Propuestas programáticas en disputa

Valencia ya tiene esbozados en su página web siete ejes programáticos: vivir sin miedo; vivienda digna; fin del rebusque eterno; educación con propósito; oportunidades para mujeres; plan vial campesino; y revolución energética. Su llamado busca atraer desde partidos tradicionales hasta petristas desencantados, incluyendo propuestas como guarderías compartidas para madres que tradicionalmente han sido bandera de la izquierda.

Por su parte, Cepeda presenta un documento de 433 páginas con su visión de país, que incluye un sistema nacional contra la macrocorrupción, política de austeridad republicana y programas sociales para poblaciones excluidas. Quilcué reforzó este mensaje durante su inscripción, hablando de diálogo con "mujeres, campesinos, comunidad negra y esa sociedad que espera un cambio real".

El centro político como campo de batalla

De La Espriella y Restrepo construyen su agenda bajo la narrativa de la "nación milagro", con ejes en salud, crecimiento económico, energía y mujer. Buscan fortalecer su imagen de "outsiders" en una contienda donde las dos fuerzas con más curules (Pacto Histórico y Centro Democrático) fortalecen sus candidatos propios.

Fajardo y Bonilla comparten características como haber sido profesores y servidores públicos, manteniendo el discurso de alejamiento de los extremos. Su "plan guardián" sobre seguridad incluye el fin de la paz total y fortalecimiento tecnológico de las Fuerzas Militares, además de ejes en salud, lucha contra corrupción e infraestructura.

El panorama completo de candidaturas

Además de estas llaves principales, completan las catorce aspiraciones presidenciales: Luis Gilberto Murillo y Luz María Zapata; Roy Barreras y Martha Lucía Zamora; Mauricio Lizcano y Luis Carlos Reyes; Clara López y María Consuelo del Río; Miguel Uribe Londoño y Luisa Fernanda Villegas; Santiago Botero y Carlos Fernando Cuevas; Sondra Macollins y Leonardo Karam Helo; Carlos Caicedo y Nelson Alarcón; y Gustavo Matamoros y Robinson Giraldo.
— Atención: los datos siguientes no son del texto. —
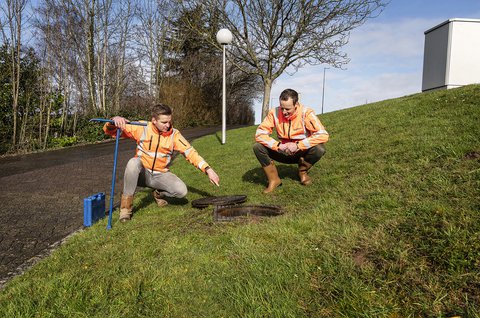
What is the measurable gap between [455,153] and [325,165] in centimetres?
227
Lo que sigue ahora es una serie de discusiones programáticas donde los aspirantes deberán demostrar sus propuestas concretas para el país. El electorado espera superar la pugnacidad verbal que ha caracterizado la campaña hasta ahora y ver modelos de Estado concretos que ofrezcan más democracia a partir del 7 de agosto, cuando culmina la actual administración.